Although a lot of chateaux are down on yields surprisingly there were some that are actually up. Nenin (second wine Fugue de Nenin) and also Potensac (second wine Chapelle de Potensac) increased their yield from 37 litres per hectare to 44 and 48 respectively. This is due to the composition of the soils as their vines lie on mainly clay/chalky subsoil (clay retains water so it is useful in drought conditions). An interesting fact I learnt today is that 2011 has been the driest vintage of the last decade. The year of the 2003 vintage was hotter but not as dry. Most chateaux owners I spoke to have had to hand pick discarding green and pink grapes. Alcohol levels pleasantly lower this year at around 13.5% with slightly higher pH values.
Due to tiredness writing up my previous blog I omitted mentioning some chateaux that I must tell you about:
All of Calon Segur‘s three wines: the Grand Vin, Marquis de Calon and their Cru Bourgeois Capbern Gasquetron are definitely well worth consideration when they come out onto the market for drinking.
Also from Saint Estephe Lafon Rochet (64% Cabernet Sauvignon, 32% Merlot, 3% Petit Verdot) will be one to look out for. Basile Tesseron told me that what he learnt from this vintage is what a remarkable and knowledgeable team he has working under him at the chateaux. He appreciates that without them Lafon Rochet would not have been made to the standard it has this year. I thought this was a very nice, refreshingly honest statement from an up and coming chateau owner.

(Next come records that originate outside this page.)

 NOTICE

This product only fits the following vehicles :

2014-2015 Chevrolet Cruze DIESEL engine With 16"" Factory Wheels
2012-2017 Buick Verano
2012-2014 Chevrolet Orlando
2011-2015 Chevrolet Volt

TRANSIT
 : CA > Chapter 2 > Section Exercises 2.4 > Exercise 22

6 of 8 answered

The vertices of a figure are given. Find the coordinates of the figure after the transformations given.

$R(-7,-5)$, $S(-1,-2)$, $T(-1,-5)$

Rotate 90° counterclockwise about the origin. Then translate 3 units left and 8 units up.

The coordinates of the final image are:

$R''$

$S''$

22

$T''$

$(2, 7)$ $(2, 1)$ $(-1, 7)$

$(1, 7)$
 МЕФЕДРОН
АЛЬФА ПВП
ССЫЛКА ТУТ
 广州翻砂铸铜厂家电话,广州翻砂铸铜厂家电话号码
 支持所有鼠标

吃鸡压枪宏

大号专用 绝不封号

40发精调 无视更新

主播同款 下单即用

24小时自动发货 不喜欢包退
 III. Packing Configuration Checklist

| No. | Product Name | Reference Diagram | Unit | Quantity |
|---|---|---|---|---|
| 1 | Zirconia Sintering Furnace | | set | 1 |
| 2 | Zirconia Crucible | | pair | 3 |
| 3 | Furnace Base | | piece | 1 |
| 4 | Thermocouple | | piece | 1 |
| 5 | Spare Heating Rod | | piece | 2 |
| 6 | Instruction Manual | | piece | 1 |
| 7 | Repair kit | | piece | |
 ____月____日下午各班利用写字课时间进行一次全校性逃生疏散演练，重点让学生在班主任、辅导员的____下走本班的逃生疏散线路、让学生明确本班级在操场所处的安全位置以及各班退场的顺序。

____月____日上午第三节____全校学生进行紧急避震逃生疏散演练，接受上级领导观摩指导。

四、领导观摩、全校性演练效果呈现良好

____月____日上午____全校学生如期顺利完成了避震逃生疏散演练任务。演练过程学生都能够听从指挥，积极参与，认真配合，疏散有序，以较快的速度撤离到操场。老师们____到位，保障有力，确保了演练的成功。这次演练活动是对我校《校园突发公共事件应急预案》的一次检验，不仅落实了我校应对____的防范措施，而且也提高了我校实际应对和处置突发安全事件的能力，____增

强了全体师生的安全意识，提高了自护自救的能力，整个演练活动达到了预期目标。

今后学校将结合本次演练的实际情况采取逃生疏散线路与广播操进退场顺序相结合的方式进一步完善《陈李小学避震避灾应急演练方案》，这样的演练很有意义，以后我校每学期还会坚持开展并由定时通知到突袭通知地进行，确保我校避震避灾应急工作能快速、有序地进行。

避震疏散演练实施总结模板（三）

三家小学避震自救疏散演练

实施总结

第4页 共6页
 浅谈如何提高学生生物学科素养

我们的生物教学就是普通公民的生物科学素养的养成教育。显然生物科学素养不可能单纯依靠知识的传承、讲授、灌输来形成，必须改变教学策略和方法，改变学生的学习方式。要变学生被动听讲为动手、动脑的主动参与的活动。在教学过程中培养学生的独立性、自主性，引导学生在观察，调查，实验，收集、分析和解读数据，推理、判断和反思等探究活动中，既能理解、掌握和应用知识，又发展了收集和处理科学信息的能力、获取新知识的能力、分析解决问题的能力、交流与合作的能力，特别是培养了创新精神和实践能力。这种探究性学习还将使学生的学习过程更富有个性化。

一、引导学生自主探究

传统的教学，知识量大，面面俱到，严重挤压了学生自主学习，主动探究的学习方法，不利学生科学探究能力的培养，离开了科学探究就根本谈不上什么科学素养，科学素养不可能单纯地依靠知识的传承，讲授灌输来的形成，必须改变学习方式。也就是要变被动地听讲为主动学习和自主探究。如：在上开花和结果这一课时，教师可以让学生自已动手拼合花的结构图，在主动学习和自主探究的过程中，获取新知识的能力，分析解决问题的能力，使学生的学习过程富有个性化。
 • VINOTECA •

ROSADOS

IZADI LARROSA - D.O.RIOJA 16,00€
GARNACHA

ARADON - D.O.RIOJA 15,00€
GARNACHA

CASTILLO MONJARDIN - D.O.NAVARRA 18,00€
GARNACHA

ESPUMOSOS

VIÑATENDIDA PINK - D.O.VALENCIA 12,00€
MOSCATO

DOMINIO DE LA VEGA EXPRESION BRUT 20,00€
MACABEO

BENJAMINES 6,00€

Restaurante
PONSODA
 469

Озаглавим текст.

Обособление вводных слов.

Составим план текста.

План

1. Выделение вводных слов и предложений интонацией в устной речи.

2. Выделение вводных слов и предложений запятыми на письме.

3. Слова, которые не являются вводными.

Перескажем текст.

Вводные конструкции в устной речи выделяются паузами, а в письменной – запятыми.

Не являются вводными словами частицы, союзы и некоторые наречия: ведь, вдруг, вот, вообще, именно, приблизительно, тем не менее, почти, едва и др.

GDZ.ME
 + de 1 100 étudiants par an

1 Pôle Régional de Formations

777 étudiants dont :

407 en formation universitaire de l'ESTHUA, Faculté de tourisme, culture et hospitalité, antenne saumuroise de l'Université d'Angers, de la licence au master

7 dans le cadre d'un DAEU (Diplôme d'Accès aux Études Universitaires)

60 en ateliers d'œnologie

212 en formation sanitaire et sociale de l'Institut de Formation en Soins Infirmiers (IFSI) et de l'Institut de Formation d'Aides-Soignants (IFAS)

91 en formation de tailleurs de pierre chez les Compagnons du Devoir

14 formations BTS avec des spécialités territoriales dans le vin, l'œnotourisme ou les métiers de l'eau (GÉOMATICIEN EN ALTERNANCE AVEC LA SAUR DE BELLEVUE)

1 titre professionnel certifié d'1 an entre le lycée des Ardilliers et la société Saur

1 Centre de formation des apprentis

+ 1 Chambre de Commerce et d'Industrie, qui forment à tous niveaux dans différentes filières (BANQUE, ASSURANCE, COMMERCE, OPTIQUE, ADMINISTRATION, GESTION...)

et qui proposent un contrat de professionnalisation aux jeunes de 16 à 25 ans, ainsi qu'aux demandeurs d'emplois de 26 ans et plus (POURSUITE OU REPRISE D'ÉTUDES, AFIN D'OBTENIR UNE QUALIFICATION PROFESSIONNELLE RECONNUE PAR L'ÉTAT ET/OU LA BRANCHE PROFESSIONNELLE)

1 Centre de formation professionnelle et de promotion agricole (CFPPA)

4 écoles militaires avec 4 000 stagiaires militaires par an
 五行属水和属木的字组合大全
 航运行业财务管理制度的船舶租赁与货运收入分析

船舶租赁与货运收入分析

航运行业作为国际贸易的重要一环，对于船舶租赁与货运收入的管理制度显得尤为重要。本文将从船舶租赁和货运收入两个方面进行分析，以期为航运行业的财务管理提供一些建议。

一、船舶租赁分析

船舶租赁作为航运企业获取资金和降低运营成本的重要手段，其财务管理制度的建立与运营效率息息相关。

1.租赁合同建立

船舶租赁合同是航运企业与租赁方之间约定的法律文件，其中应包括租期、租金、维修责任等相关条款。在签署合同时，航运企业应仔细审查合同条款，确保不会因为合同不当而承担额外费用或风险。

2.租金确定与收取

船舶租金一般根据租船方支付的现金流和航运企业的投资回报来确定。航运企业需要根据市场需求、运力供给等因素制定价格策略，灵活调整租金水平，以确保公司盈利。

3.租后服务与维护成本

He also told me that this year’s blend had no pressings and that he didn’t use any cabernet franc.
Lynch Bages (72% Cabernet Sauvignon, 23% Merlot, 3% Cabernet Franc, 2% Petit Verdot) was also a notch above others and presented very nicely indeed.
The wines I enjoyed today include Leoville Las Cases (76% Cabernet Sauvignon, 12% Merlot, 12% Cabernet Franc) which had reasonable length, a good balance and good nose. Clos de Marquis (65% Cabernet Sauvignon, 22% Merlot, 13% Cabernet Franc) deserves a special mention – grapes actually come from a separate area of vineyards surrounded on all sides by other Second Growths so it is more of a separate cuvée than Leoville Las Cases’ second wine and can challenge more than few cru class All in all I think the estate has done very well indeed considering they only managed to produce 27 litres per hectare.
From Pomerol I thought that Clinet (85% Merlot, 10% Cabernet Sauvignon, 5% Cabernet Franc) showed very well – as did Vieux Chateau Certan (70% Merlot, 29% Cabernet Franc, 1% Cabernet Sauvignon) which had that little touch of opulence I had been looking for.
In Saint Julien Lagrange (62% Cabernet Sauvignon, 32% Merlot, 6% Petit Verdot) offered something a little bit different from the others in the appellation and stood out. It was soft in the mouth with nicely balanced tannins – a very good presentation.
I revisited some of the wines I had tasted from Pauillac but have not changed my opinions from yesterday (see here).